● Given exercise
Rewrite all of the lines below, leaving the requests unchanged but multiplying every bounding-box coordinate in the answers by 0.5 and rounding to whole numbers, with halves rounded up. Omit the pictures.

──────── Data extract

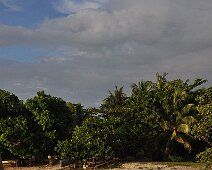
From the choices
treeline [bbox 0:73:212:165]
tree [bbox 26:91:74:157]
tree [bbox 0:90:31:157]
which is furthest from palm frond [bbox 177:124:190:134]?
tree [bbox 0:90:31:157]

────────────────

● Written response
From the choices
treeline [bbox 0:73:212:165]
tree [bbox 26:91:74:157]
tree [bbox 0:90:31:157]
which is furthest from palm frond [bbox 177:124:190:134]?
tree [bbox 0:45:16:79]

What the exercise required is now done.